Reproduce the listing below character for character; drop every image.
· · ·
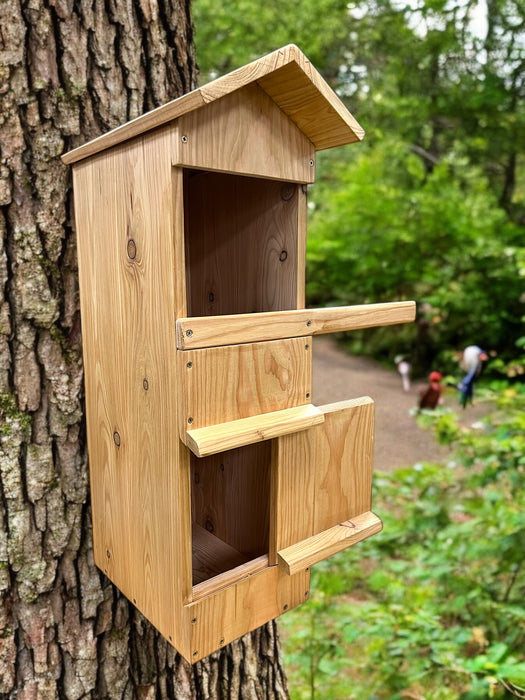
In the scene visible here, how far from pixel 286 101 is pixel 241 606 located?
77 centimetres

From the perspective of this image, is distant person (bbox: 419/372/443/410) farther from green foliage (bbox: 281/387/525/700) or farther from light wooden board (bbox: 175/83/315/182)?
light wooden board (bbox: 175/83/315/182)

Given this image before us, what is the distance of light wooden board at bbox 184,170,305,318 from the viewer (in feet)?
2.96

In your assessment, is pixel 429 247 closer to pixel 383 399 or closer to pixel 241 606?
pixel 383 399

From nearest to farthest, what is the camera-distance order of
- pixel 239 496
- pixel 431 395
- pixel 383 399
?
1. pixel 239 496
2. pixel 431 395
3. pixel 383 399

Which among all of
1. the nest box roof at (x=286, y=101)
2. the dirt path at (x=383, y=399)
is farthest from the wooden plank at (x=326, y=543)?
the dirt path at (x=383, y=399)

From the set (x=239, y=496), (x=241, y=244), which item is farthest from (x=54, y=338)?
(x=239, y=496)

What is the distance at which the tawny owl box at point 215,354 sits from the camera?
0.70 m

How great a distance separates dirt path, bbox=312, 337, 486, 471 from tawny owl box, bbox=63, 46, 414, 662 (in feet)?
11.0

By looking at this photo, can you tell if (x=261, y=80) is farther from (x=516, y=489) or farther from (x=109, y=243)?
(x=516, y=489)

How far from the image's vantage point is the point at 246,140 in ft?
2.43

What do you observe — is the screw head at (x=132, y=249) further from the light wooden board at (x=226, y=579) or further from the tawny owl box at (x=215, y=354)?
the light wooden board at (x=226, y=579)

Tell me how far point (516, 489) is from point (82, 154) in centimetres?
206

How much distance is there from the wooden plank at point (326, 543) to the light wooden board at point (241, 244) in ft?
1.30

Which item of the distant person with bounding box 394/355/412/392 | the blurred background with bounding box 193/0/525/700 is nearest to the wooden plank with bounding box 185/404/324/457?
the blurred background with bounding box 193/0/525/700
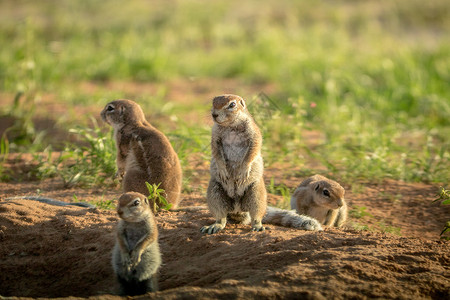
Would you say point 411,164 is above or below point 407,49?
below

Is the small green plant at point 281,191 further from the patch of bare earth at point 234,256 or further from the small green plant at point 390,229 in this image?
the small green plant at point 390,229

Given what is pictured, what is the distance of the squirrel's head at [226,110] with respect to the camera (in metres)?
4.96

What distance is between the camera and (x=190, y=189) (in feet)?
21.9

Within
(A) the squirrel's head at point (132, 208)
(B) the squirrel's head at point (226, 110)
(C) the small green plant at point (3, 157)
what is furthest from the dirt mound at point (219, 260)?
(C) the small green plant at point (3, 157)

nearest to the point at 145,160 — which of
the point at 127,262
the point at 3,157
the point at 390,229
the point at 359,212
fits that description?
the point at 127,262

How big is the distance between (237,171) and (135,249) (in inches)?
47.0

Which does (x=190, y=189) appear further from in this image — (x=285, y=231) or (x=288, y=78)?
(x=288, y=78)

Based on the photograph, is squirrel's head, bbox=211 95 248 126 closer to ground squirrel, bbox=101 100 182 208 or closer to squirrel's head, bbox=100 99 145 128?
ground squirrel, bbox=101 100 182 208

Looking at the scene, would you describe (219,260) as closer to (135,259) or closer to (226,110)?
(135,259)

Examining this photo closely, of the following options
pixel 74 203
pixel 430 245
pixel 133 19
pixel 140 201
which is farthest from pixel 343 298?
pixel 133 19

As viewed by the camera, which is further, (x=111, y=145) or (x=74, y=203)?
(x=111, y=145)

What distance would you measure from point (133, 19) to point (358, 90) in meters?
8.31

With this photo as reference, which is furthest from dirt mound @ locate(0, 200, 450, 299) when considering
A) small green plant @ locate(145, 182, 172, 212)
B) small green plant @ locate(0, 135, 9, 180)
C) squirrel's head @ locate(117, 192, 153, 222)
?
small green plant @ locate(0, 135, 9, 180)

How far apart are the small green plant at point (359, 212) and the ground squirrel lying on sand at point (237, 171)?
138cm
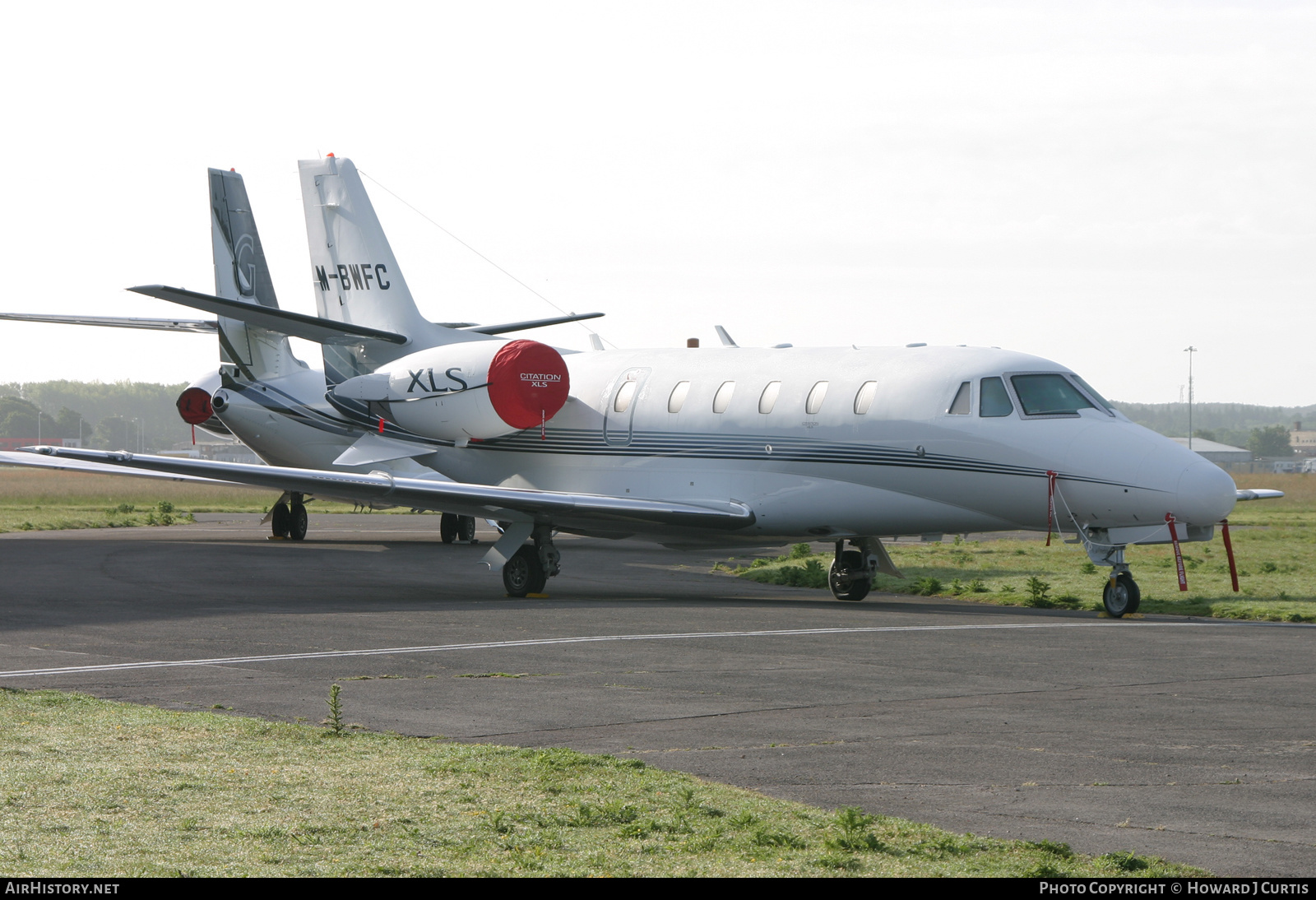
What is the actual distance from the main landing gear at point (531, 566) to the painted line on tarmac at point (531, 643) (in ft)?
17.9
· · ·
→ **Answer below**:
In the scene visible here, how far from pixel 286 101 is pixel 241 606 located?
77 centimetres

From the perspective of this image, is distant person (bbox: 419/372/443/410) farther from green foliage (bbox: 281/387/525/700) or farther from light wooden board (bbox: 175/83/315/182)?
light wooden board (bbox: 175/83/315/182)

Given this image before us, what is the distance of light wooden board at bbox 184,170,305,318 from the viewer (in feet)?
2.96

In your assessment, is pixel 429 247 closer to pixel 383 399 or closer to pixel 241 606?
pixel 383 399

From nearest to farthest, what is the camera-distance order of
- pixel 239 496
- pixel 431 395
- pixel 383 399
?
1. pixel 239 496
2. pixel 431 395
3. pixel 383 399

Which among all of
1. the nest box roof at (x=286, y=101)
2. the dirt path at (x=383, y=399)
is farthest from the wooden plank at (x=326, y=543)?
the dirt path at (x=383, y=399)

From the set (x=239, y=496), (x=241, y=244), which item is farthest from (x=54, y=338)?
(x=239, y=496)

What is the distance at which the tawny owl box at point 215,354 sits from the camera?
0.70 m

How great a distance separates dirt path, bbox=312, 337, 486, 471 from tawny owl box, bbox=63, 46, 414, 662 (in feet)?
11.0

By looking at this photo, can you tell if (x=261, y=80) is farther from (x=516, y=489) or farther from (x=109, y=243)?
(x=516, y=489)

How far from the image's vantage point is the point at 246,140 in ft?
2.43

What do you observe — is the screw head at (x=132, y=249) further from the light wooden board at (x=226, y=579) or further from the tawny owl box at (x=215, y=354)?
the light wooden board at (x=226, y=579)

Tell me how far point (516, 489) is from point (82, 154) in centimetres?
206

How much distance is there from the wooden plank at point (326, 543) to the light wooden board at point (241, 244) in ft?
1.30

Which item of the distant person with bounding box 394/355/412/392 | the blurred background with bounding box 193/0/525/700 is nearest to the wooden plank with bounding box 185/404/324/457?
the blurred background with bounding box 193/0/525/700
Would you say point 411,164 is above or below point 407,49?
below

Is the small green plant at point 281,191 further from the patch of bare earth at point 234,256 or further from the small green plant at point 390,229 in this image?
the small green plant at point 390,229

Given what is pictured, what is the distance of the squirrel's head at [226,110] with respect to the camera (in metres)?
4.96

What distance is between the camera and (x=190, y=189) (in feet)?
21.9

Within
(A) the squirrel's head at point (132, 208)
(B) the squirrel's head at point (226, 110)
(C) the small green plant at point (3, 157)
what is furthest from the dirt mound at point (219, 260)?
(C) the small green plant at point (3, 157)

nearest to the point at 145,160 — which of
the point at 127,262
the point at 3,157
the point at 390,229
the point at 359,212
fits that description?
the point at 127,262

How big is the distance between (237,171) and (135,249) (in inches)?
47.0

Which does (x=190, y=189) appear further from in this image — (x=285, y=231) or (x=288, y=78)?
(x=288, y=78)

Based on the photograph, is squirrel's head, bbox=211 95 248 126 closer to ground squirrel, bbox=101 100 182 208 or closer to squirrel's head, bbox=100 99 145 128?
ground squirrel, bbox=101 100 182 208

Looking at the scene, would you describe (219,260) as closer to (135,259) or closer to (226,110)?
(135,259)

Examining this photo closely, of the following options
pixel 74 203
pixel 430 245
pixel 133 19
pixel 140 201
which is farthest from pixel 343 298?
pixel 133 19

As viewed by the camera, which is further, (x=111, y=145) or (x=74, y=203)?
(x=111, y=145)

What distance would you measure from point (133, 19) to point (358, 90) in meters?
8.31

With this photo as reference, which is furthest from dirt mound @ locate(0, 200, 450, 299) when considering
A) small green plant @ locate(145, 182, 172, 212)
B) small green plant @ locate(0, 135, 9, 180)
C) squirrel's head @ locate(117, 192, 153, 222)
?
small green plant @ locate(0, 135, 9, 180)

How far apart are the small green plant at point (359, 212) and the ground squirrel lying on sand at point (237, 171)?
138cm
What is the actual distance from the main landing gear at point (531, 566) to the painted line on tarmac at point (531, 643) (in ft)?
17.9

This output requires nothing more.